▸ **GIVEN EXERCISE**:
Please quote the lines below word for word, starting with the line that contains "Which is the" and continuing through the last line, with both ends included.

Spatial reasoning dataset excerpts
* * * * *
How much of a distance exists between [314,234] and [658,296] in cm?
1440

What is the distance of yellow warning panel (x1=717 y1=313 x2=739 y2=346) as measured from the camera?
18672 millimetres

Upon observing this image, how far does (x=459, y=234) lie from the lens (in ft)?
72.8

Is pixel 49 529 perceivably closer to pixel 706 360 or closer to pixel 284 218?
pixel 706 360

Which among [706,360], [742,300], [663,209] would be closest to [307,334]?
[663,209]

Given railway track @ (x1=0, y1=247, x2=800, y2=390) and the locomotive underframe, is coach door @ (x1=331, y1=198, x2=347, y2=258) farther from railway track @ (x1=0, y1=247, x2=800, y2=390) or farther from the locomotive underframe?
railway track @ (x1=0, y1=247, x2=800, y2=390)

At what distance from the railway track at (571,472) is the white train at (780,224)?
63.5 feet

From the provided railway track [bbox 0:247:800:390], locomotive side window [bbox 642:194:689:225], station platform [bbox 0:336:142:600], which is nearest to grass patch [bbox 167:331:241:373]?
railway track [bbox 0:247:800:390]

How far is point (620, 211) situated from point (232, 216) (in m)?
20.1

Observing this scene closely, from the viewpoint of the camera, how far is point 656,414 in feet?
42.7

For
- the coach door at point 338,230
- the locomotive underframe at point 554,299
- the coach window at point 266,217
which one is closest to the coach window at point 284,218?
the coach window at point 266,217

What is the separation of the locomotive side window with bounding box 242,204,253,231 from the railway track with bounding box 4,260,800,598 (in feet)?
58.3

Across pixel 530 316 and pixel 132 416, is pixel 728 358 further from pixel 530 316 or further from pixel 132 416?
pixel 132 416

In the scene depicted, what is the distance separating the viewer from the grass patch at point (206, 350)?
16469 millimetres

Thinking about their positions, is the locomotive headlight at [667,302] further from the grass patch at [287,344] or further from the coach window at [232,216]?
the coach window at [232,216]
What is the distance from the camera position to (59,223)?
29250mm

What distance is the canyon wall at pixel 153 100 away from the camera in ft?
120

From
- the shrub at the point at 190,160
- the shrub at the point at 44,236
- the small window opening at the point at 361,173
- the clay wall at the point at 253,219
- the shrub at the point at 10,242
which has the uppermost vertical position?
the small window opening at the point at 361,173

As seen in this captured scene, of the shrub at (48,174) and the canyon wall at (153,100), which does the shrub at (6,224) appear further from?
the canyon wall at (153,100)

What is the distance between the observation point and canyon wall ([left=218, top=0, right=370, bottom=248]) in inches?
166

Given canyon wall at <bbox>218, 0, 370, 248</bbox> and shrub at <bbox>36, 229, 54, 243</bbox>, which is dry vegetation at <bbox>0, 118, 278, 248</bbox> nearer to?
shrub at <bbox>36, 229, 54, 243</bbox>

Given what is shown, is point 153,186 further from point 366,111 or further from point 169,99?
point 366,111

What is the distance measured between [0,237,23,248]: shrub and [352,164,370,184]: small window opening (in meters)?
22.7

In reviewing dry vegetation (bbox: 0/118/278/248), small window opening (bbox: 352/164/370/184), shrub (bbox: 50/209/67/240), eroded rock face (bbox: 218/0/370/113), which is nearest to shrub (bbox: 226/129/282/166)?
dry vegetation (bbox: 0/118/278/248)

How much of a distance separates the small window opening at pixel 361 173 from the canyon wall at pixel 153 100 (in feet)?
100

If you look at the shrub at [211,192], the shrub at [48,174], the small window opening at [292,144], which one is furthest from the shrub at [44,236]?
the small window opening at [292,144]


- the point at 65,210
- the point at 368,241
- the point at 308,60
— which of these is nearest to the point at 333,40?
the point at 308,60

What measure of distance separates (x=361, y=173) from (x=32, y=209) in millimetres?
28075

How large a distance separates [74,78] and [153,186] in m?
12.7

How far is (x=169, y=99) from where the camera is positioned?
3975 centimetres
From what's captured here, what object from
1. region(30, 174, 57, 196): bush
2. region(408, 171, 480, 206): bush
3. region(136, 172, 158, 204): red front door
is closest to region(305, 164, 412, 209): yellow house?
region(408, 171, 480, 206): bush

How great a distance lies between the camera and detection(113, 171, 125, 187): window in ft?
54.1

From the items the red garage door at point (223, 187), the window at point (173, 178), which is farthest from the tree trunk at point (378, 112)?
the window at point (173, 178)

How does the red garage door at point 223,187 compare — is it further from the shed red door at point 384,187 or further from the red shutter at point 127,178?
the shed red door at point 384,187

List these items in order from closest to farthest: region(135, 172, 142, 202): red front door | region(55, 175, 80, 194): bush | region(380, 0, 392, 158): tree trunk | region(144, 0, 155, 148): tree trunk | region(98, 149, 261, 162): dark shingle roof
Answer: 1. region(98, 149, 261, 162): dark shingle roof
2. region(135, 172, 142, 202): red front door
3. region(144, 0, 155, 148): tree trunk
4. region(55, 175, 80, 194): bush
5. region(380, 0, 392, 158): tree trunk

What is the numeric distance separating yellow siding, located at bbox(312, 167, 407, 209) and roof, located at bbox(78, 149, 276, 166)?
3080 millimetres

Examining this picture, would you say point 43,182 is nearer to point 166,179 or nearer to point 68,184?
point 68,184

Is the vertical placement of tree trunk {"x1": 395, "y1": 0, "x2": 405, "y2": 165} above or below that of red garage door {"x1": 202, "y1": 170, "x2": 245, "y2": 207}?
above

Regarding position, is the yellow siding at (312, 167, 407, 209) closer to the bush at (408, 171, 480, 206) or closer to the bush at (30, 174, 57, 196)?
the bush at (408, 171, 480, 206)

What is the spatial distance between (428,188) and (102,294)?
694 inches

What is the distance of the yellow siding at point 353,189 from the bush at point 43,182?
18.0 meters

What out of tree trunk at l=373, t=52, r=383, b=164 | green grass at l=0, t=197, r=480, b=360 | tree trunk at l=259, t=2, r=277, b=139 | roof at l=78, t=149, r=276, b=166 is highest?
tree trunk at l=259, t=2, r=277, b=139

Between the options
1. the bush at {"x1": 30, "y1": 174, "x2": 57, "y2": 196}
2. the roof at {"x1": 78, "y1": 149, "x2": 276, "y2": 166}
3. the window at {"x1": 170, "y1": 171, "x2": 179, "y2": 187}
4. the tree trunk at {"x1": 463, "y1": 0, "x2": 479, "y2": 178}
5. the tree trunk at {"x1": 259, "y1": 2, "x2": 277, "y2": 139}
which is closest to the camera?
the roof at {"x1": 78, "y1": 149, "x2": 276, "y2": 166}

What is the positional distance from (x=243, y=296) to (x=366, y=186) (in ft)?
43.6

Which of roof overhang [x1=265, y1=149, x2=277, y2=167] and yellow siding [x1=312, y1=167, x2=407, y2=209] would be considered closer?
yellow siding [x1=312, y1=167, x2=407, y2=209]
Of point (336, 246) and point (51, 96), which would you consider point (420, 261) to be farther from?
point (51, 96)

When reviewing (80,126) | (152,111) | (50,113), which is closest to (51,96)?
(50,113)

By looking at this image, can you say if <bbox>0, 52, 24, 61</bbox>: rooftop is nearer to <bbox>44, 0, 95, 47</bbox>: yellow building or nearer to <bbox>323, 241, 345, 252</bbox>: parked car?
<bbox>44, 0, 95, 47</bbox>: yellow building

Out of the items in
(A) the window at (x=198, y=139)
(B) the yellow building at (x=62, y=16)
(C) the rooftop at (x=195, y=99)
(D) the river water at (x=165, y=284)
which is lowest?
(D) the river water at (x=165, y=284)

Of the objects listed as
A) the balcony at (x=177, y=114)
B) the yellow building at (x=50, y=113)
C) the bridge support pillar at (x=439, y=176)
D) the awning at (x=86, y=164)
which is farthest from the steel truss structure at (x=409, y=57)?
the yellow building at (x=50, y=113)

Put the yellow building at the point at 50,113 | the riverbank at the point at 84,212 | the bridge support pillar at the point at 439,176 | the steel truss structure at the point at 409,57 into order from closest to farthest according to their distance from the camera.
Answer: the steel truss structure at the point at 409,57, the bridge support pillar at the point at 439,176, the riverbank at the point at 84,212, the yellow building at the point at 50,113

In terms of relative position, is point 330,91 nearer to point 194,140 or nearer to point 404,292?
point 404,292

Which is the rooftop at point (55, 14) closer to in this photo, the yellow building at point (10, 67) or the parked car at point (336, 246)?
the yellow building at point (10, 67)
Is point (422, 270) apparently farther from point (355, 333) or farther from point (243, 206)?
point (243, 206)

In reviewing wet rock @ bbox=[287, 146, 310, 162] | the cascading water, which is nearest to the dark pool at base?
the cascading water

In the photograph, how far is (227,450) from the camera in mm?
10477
* * * * *
▸ **RESPONSE TO THIS TASK**:
Which is the rooftop at point (55, 14) closer to in this photo, the yellow building at point (10, 67) or the parked car at point (336, 246)?
the yellow building at point (10, 67)
Is point (422, 270) apparently farther from point (355, 333) or farther from point (243, 206)?
point (243, 206)

In reviewing wet rock @ bbox=[287, 146, 310, 162] | the cascading water, which is nearest to the dark pool at base?
the cascading water

In the photograph, how far is (227,450) from the camera in mm?
10477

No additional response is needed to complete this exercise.